Measurement and Responsible Investing

Ensuring investments drive out real impact requires not only recognition and commitment

By
Sílvio
April 22, 2024

Ensuring investments drive out real impact requires not only recognition and commitment from the companies to the development cause but also that there are appropriate structures in place to trace the money and understand where difference is being made. And for most companies this is the hardest part – because it requires expertise, resources, time and credible processes different than the traditional ones in the financial sector that bridge ideas into action. 

While governments, multilateral institutions and the development market, more broadly, have created attractive and innovative financing mechanisms that allow investment firms to still thrive with profits in the impact-space, these mechanisms become a mere marketing tool if they are not used to genuinely deliver positive contributions. Then, the whole purpose is defeated from the outset. This is where impact-washing and green-washing come into place. Mechanisms need to be met with the commitment from the private sector to use them for their intended benefit. 

In my last blog post I mentioned the three critical R’s, which are behaviors investment firms need to take when assessing investment options intended to deliver impact. They need to be Reliant, Resilient and Responsible. Being responsible in this context means ‘walking the talk’, and more specifically making sure that the capital deployed is managed in a way that will in its lowest threshold ‘do-not-harm’ but in its minimum relevant threshold deliver the expected change, whatever it is defined to be – let it be for community development, climate mitigation, poverty reduction, job creation or promotion of innovation, among others. 

But how can investment firms be responsible in delivering impact? After taking the serious commitment to invest in impact-generation sectors, they need to implement robust and credible impact measurement and monitoring (IMM) frameworks. The framework is the bridge that connects capital to impact. There are different ways in which such frameworks can be built, but at a minimum they need to count with clear objectives for impact, underpinned by indicators, targets, baseline, stakeholder mapping and risk assessment. 

Building such IMM frameworks may seem daunting, particularly for firms that have not done this before. However, the best place to start is being honest about the objectives the investment intends to deliver. A single firm cannot provide all the necessary capital for all development needs and be the one to deliver the Sustainable Development Goals. This is a global community effort. However, a single firm can commit to ensuring its investment made in a wind-power plant will generate access to energy at reasonable cost to a remote community and that the construction of the plant will minimize or prevent environmental impacts such as hazard to bird species in the location. Furthermore, from a portfolio balance perspective, some investments may have stronger positive contributions than others, but the important starting point is being honest about them from the outset. 

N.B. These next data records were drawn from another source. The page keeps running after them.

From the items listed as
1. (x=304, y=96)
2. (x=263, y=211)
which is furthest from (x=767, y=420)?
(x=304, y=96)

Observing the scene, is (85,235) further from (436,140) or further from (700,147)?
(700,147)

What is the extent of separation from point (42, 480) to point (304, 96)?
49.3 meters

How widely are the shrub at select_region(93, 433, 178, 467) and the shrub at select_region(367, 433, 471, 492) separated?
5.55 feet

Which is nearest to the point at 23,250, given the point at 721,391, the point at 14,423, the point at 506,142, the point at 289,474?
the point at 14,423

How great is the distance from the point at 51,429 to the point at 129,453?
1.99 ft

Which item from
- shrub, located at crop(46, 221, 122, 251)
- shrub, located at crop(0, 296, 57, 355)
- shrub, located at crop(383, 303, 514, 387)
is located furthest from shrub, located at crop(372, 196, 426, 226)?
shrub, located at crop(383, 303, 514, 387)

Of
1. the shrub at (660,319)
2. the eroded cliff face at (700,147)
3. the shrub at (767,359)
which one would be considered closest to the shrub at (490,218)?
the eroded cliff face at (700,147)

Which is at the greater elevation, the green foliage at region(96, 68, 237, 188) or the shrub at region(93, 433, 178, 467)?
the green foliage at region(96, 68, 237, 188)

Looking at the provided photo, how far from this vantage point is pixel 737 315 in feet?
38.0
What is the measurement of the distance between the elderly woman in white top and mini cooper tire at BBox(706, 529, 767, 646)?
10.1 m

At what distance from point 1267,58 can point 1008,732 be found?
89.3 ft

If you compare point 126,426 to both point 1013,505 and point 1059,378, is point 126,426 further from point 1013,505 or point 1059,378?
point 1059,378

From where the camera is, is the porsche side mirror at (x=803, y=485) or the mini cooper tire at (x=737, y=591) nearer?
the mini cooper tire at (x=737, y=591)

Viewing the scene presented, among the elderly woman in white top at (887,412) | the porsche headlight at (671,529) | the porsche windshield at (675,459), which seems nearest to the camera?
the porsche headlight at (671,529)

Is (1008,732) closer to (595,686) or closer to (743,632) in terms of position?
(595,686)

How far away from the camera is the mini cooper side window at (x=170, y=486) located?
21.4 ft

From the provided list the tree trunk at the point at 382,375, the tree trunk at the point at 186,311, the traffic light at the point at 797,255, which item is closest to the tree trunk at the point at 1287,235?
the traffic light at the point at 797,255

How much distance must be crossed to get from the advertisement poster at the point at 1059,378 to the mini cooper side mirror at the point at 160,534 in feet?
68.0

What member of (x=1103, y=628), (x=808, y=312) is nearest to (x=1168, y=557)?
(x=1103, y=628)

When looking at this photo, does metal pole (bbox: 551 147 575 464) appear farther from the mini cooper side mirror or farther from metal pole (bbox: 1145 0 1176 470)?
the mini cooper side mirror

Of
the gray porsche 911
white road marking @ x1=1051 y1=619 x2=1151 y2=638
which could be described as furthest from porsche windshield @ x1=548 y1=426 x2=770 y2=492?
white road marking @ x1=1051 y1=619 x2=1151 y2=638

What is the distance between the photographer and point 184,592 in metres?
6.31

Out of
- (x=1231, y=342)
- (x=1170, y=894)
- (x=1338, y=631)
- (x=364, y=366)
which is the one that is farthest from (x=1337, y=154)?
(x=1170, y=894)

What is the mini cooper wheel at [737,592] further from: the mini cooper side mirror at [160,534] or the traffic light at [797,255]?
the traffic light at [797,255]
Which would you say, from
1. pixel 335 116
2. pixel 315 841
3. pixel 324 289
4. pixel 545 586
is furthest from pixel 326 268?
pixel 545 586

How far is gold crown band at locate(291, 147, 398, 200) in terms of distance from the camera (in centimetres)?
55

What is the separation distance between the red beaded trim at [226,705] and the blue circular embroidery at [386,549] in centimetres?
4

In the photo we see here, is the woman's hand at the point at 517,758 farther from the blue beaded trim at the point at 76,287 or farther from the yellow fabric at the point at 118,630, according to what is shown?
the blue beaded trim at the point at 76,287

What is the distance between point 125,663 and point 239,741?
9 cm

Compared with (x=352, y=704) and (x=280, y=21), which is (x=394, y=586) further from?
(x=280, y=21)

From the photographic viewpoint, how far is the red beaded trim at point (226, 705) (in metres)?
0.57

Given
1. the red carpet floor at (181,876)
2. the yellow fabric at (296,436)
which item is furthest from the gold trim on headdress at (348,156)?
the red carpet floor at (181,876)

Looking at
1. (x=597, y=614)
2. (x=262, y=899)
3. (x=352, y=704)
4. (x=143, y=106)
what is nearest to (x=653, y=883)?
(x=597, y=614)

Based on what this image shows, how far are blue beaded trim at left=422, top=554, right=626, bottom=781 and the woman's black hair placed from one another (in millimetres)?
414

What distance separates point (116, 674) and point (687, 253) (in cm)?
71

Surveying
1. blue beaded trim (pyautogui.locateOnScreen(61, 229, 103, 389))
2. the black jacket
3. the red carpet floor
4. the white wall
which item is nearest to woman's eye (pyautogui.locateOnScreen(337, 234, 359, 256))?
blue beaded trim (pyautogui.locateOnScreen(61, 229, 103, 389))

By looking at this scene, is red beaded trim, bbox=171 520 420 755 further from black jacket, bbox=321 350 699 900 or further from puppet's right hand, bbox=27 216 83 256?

After this step is overcome, the development finance market has provided important tools to define the credible indicators, baselines and targets that will deliver change. International standards such as the IRIS+ are excellent tools because they provide rigorous indicators which have some level comparability and are directed to investments. 

Comparability and streamlining of indicators with international standards have been one of the main challenges in the impact-investing market, and while companies should work towards aligning with them to the extent possible, this is not something that will be resolved soon. Even so, this should also not be an issue that prevents the necessary capital flowing from investments to where it is needed. And while technicalities of the structures are improved and dealt with by the development experts, a lot can be done in the financial sector if investment deals are constructed to deliver impact with the aim of being honest, and therefore, responsible.